## TASK TO COMPLETE
Rewrite the entries from the start up to and including the line with "7125 centimetres", changing "background car" to "parked car" and leaving everything else unchanged.

Excerpts from a spatial dataset:
-- START --

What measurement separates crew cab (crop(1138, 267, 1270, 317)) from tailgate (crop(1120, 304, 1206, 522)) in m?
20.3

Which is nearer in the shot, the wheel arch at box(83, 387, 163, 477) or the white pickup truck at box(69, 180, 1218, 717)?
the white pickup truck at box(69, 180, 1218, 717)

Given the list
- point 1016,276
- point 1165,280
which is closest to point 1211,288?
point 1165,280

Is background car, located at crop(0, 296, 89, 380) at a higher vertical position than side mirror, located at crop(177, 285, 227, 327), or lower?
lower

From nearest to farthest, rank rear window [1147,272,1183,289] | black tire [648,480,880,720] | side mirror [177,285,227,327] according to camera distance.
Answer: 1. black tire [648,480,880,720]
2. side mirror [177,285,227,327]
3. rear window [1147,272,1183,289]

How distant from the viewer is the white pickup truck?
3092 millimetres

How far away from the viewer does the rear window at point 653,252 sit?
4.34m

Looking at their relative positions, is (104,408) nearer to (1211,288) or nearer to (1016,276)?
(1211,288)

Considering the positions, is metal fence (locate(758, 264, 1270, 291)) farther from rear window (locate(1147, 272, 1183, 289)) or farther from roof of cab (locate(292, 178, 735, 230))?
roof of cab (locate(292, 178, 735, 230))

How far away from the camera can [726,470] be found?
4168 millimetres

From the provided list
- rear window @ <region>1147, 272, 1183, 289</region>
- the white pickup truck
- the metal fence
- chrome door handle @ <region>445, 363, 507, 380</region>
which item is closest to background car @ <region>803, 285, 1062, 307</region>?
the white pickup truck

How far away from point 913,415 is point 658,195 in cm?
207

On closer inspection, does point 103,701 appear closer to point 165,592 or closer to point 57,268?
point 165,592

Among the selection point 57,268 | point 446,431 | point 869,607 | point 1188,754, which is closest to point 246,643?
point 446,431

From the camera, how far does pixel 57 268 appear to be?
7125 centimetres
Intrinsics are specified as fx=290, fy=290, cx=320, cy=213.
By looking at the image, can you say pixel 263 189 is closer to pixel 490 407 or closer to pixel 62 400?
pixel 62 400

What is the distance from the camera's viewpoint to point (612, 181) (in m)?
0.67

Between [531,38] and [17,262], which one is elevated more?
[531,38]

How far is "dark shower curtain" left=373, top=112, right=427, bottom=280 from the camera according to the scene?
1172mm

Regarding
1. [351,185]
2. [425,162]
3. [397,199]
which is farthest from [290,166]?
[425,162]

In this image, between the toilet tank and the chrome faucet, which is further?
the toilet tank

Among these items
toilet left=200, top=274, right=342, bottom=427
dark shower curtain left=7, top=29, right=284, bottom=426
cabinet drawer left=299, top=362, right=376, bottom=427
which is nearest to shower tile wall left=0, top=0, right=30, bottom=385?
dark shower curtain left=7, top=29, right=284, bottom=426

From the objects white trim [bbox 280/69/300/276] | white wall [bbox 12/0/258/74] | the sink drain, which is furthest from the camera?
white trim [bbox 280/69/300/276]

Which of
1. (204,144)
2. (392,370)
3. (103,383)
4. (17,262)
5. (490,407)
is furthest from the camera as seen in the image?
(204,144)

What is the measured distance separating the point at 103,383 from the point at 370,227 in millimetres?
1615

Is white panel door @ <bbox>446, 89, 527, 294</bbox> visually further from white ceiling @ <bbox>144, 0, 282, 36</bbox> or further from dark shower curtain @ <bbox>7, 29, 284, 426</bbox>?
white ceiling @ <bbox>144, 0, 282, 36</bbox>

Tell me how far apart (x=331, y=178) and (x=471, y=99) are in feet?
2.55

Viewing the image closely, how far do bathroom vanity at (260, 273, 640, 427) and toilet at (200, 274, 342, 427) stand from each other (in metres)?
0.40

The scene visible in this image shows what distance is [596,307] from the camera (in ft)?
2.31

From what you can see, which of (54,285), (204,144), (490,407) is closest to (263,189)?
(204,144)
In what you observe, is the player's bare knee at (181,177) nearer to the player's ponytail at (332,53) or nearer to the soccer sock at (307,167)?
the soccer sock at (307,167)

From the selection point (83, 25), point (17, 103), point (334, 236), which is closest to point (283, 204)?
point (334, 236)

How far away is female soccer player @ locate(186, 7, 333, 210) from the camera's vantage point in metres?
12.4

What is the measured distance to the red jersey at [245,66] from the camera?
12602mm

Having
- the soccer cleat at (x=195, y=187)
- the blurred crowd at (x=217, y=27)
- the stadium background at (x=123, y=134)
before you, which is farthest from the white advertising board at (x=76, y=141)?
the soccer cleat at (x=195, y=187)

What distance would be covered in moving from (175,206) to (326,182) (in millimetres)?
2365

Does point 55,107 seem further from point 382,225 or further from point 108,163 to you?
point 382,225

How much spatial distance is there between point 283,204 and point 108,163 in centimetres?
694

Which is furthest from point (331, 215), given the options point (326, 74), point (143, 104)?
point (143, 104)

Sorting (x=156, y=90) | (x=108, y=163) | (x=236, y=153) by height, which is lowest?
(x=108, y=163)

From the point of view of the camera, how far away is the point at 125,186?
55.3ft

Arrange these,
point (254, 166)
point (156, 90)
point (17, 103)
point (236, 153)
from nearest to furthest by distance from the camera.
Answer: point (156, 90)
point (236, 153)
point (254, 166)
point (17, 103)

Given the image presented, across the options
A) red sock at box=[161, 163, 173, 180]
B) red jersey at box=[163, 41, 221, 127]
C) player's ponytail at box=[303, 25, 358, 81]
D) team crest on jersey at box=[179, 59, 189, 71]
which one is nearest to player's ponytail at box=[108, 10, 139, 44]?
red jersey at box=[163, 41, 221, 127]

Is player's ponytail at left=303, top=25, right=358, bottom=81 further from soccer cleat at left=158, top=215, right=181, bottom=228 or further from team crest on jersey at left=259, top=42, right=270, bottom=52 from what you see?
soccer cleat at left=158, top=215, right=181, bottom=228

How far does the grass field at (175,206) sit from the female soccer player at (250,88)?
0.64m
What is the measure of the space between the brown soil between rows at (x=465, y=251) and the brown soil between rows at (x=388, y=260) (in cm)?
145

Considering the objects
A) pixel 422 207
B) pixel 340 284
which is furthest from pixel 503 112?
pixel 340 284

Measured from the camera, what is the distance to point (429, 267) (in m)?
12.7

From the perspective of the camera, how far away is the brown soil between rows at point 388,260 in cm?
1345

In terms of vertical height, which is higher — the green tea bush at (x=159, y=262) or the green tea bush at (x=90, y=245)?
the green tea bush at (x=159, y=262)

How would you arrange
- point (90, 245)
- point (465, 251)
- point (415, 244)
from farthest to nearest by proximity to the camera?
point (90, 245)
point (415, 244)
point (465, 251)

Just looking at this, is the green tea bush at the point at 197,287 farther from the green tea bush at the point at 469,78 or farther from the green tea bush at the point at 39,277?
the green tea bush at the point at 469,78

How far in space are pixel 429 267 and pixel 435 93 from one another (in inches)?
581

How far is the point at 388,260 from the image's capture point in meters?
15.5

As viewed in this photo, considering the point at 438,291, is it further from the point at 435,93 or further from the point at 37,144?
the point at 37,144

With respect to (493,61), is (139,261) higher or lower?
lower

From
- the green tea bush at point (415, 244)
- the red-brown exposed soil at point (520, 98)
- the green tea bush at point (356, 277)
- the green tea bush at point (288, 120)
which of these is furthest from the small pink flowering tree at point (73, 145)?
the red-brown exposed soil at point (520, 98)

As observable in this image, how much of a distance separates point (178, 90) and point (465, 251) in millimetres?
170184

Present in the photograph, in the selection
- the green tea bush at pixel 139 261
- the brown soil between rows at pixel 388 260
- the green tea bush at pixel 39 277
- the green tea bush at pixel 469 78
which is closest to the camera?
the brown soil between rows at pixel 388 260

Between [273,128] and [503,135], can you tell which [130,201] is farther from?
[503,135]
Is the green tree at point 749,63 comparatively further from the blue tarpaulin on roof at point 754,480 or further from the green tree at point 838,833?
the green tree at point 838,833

-- END --

## THE REPLY
What measurement separates crew cab (crop(1138, 267, 1270, 317)) from tailgate (crop(1120, 304, 1206, 522)) in m?
20.3

Which is nearer in the shot, the wheel arch at box(83, 387, 163, 477) or the white pickup truck at box(69, 180, 1218, 717)?
the white pickup truck at box(69, 180, 1218, 717)

Given the list
- point 1016,276
- point 1165,280
which is closest to point 1211,288?
point 1165,280

Is parked car, located at crop(0, 296, 89, 380) at a higher vertical position than side mirror, located at crop(177, 285, 227, 327), or lower?
lower

From nearest to farthest, rank rear window [1147,272,1183,289] | black tire [648,480,880,720] | side mirror [177,285,227,327] according to camera distance.
Answer: 1. black tire [648,480,880,720]
2. side mirror [177,285,227,327]
3. rear window [1147,272,1183,289]

How distant from the viewer is the white pickup truck?
3092 millimetres

How far away from the viewer does the rear window at point 653,252 sit?
4.34m

Looking at their relative positions, is (104,408) nearer to (1211,288) or nearer to (1016,276)?
(1211,288)

Considering the positions, is metal fence (locate(758, 264, 1270, 291)) farther from rear window (locate(1147, 272, 1183, 289)) or farther from roof of cab (locate(292, 178, 735, 230))?
roof of cab (locate(292, 178, 735, 230))

How far away from the camera can [726,470] be found?
4168 millimetres

From the provided list
- rear window @ <region>1147, 272, 1183, 289</region>
- the white pickup truck
- the metal fence
- chrome door handle @ <region>445, 363, 507, 380</region>
which item is closest to parked car @ <region>803, 285, 1062, 307</region>?
the white pickup truck

How far away from point 913,415 is point 658,195 in cm?
207

On closer inspection, does point 103,701 appear closer to point 165,592 or closer to point 57,268?
point 165,592

Among the selection point 57,268 | point 446,431 | point 869,607 | point 1188,754, which is closest to point 246,643?
point 446,431

From the camera, how far does pixel 57 268 appear to be?
7125 centimetres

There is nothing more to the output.